As you probably know, there are two major types of insurance – term and permanent. Understanding the difference between the two and choosing the one that fits your needs is an important part of purchasing your policy. Like the name suggests, term life insurance is only good for a certain period of time, usually 10-30 years. A benefit is only paid out if the policy owner should die during the specified term. Term life insurance is typically the least expensive form of life insurance and the most widely used. While a term policy can be extended or renewed when it ends, the premiums are usually more expensive since the policy owner is now significantly older. Unlike permanent forms of life insurance, term policies have no cash value and can be viewed as insurance in the purest sense of the word
Permanent life insurance encompasses several types of Insurance, such as whole life and universal life insurance. While all forms of permanent life insurance generally follow the same principles, they differ greatly from term life insurance. Every type of permanent life insurance last for the insured individual’s entire life, as long as he or she continues paying their premiums. In addition, permanent life insurance provides a savings element into the equation, allowing the policy to build up a cash value. In most cases, the policy owner pays more into their policy than the premiums required. Over time, that money builds up and can eventually become a substantially larger benefit than those offered in term policies.
Insurance policies fall into many categories. Some of the parameters for classifying them include number of years, benefits covered, premium amount and other regulations which govern the policy. Life insurance policies may also vary from company to company. However the degree of variance is minimal and none of them will be contradictory to the principles of a life insurance contract. The two major classifications are permanent and term insurance.
Term Life Insurance: Term Life Insurance is a types of insurance policy whereby the insured pays a fixed sum for a period of time. This sum remains constant. The premium charged is very nominal. The Policy holders normally survive even after its expiry unless they are affected by fatal disease or injured in an accident. This policy does not cost much. Once the policy expires the insured is also at liberty to renew the same but he will have to pay the revised rates of premium. Such a change could sometimes be too high. This is one of the drawbacks of this policy. But for this factor, it is economical and highly recommended for the salaried youth and middle men. Whole term insurance policy is another classification in term life insurance. In a whole term insurance the insured pays the fixed amount throughout his life.
Term insurance is usually a cheaper way of providing protection for your dependants should you die, with the monthly payments generally being a lot lower.
The policy guarantees to pay out a set amount if you die within a stated period of time (the 'term'), but doesn't pay out anything if you survive the term. The term could be, for example, the number of years left on your mortgage or the number of years until your children are financially independent.
Term insurance is sometimes called 'protection only' insurance.

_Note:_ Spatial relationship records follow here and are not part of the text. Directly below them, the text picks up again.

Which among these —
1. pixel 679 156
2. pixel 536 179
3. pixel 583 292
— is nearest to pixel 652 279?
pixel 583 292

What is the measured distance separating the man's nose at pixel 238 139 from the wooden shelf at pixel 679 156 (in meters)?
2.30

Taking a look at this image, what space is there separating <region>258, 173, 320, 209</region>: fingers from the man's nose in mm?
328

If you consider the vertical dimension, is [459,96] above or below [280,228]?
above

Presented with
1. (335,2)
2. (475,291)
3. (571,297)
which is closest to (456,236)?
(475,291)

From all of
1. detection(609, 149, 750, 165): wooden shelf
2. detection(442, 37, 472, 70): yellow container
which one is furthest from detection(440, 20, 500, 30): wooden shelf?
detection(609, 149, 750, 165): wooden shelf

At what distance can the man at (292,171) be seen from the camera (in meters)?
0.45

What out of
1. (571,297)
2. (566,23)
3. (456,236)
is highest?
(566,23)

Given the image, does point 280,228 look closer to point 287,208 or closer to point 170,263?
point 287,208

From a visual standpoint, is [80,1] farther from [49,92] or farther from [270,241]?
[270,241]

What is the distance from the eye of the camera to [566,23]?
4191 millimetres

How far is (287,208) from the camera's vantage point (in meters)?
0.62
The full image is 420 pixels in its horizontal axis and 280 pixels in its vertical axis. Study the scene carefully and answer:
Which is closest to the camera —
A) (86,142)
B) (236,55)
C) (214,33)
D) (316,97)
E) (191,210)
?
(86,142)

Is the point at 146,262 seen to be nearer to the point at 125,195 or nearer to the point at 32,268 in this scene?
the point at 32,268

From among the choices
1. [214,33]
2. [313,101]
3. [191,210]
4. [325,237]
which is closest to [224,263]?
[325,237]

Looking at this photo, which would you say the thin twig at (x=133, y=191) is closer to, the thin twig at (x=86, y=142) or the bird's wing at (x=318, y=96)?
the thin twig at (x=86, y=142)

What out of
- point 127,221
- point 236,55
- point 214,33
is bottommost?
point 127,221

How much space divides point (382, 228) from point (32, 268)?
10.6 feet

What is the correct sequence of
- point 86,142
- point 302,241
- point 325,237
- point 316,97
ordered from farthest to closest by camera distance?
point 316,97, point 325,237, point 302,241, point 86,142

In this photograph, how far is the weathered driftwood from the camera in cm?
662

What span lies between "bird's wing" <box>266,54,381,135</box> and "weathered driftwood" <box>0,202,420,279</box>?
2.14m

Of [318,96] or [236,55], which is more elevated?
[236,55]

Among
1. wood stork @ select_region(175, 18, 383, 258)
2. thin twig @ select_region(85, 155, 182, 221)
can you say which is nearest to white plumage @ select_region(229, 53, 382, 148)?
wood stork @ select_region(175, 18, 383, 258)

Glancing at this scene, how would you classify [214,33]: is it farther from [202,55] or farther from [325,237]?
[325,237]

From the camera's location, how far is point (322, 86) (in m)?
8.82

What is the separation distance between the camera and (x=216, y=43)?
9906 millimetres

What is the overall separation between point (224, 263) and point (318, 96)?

Group Term Life Insurance This types of insurance is taken by the employer for his employees. The employer either pays the premiums from his kitty or by deducting the appropriate amount from the salary of individual employees. This policy provides lot of benefits but it cannot be relied solely to meet your insurance needs. This types of insurance is gaining significance in the developing countries.
Level term Life Insurance This types of insurance requires you to select a particular period and pay premiums for the selected period. The policy automatically matures on the attainment of the selected period. Once you select the term say 5 10 or 15 years you cannot revoke it. This types of insurance is ideal for those people who are not able to make long term financial plans.
Whole Life/Permanent Whole life or permanent insurance pays a death benefit whenever you die—even if you live to 100! There are three major types of whole life or permanent life insurance—traditional whole life, universal life, and variable universal life, and there are variations within each type.
In the case of traditional whole life, both the death benefit and the premium are designed to stay the same (level) throughout the life of the policy. The cost per $1,000 of benefit increases as the insured person ages, and it obviously gets very high when the insured lives to 80 and beyond. The insurance company could charge a premium that increases each year, but that would make it very hard for most people to afford life insurance at advanced ages. So the comapny keeps the premium level by charging a premium that, in the early years, is higher than what’s needed to pay claims, investing that money, and then using it to supplement the level premium to help pay the cost of life insurance for older people.
By law, when these “overpayments” reach a certain amount, they must be available to the policyowner as a cash value if he or she decides not to continue with the original plan. The cash value is an alternative, not an additional, benefit under the policy.
In the 1970s and 1980s, life insurance companies introduced two variations on the traditional whole life product—universal life insurance and variable universal life insurance.